それをとっさに真紅の槍へ投げつけた。瓢箪が分銅の役割を果たし、鞭のように槍に鎖が巻きついていく。そしてそれを全力で引っ張り、遠心力を利用してその場をグルグルと回転する。そうすることで槍は鎖に引っ張られ、ハンマー投げのように私と連動してその場を回転し出した。
「なっ、私の槍が……!?」
「お返しだ、よっ!」
私はそのまま回転しながら、遠心力をたっぷり得た槍をレミリアにぶつけようと力を込める。
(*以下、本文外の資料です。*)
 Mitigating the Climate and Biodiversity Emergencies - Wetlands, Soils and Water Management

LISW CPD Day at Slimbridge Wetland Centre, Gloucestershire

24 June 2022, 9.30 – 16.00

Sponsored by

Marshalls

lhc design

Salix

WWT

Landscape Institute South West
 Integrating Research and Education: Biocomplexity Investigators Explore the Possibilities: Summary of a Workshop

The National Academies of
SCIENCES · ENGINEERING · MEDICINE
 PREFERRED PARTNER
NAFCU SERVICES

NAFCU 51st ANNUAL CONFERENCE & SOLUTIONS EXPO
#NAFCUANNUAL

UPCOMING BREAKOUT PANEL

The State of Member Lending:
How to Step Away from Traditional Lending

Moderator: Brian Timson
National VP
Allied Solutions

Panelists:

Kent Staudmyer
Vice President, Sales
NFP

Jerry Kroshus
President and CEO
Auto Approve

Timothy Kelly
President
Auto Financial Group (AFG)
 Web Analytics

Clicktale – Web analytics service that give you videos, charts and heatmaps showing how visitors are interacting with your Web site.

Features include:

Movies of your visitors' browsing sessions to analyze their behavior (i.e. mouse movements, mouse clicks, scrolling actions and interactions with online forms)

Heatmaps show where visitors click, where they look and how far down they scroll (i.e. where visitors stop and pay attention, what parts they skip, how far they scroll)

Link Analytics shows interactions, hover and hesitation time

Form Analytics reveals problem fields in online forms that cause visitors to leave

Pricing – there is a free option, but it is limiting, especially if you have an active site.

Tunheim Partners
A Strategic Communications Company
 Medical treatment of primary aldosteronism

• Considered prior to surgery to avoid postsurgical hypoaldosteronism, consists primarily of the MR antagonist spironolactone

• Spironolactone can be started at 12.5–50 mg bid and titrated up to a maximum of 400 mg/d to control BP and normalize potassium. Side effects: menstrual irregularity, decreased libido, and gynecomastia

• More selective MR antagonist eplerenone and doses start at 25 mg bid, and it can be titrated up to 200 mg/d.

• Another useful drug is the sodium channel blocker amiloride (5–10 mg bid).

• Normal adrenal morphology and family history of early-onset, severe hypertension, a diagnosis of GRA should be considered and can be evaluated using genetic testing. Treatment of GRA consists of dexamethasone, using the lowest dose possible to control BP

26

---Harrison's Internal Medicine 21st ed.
まさかの出来事に動揺して動きが止まってしまっているレミリアに、それが避けられるはずもなく……。
鈍い音がエントランスに響く。
今度はレミリアが壁に吹き飛ばされ、激突した。その時点で結界は壊れてしまっており、その衝撃から守ってはくれなかったようだ。後頭部を打ち付け、目を回して気絶してしまっている。
「勝者、楼夢!」
いつのまにか現れていた咲夜が腕を私の方に向けて、そう宣言する。
しかし私は何も答えない。荒くなった呼吸を整えるのに必死だったからだ。
やがて状態が落ち着いてくると、私は咲夜に問いかけた。
「ハァッ……ハァッ……これでいいでしょ? もう帰ってもいいかな?」
「ええ、十分よ。お嬢様も疲れて眠ってくれたようだし、助かったわ」
「いやあれは眠ってるというより気絶じゃ……?」
「お嬢様は疲労で眠った。いいわね?」
「あっ、はい……」
ドスの効いたすこやかな笑みに気圧され、思わずそう返事をしてしまった。
ヤクザや、ヤクザがここにいるよぉ。もはや十六夜ヤクザさんだね。
そう思った直後に、投げられたナイフが私のほおを切り裂いた。
「今へんなこと考えなかったかしら?」
「いいえっ、滅相もありません! そして失礼致しましたぁ!」
もうダメだ。これ以上ここにいたら絶対に殺される!
脱兎の如く、私は大扉を蹴破って紅魔館を出て、夜空に飛び立っていく。
今日は酷い目にあったよ。ヤクザさんの怒りがまだ収まってるかわからないし、ここ数日は紅魔館は避けておこう。
私は疲れて重く感じる体を無理やり動かし、帰路につくのであった。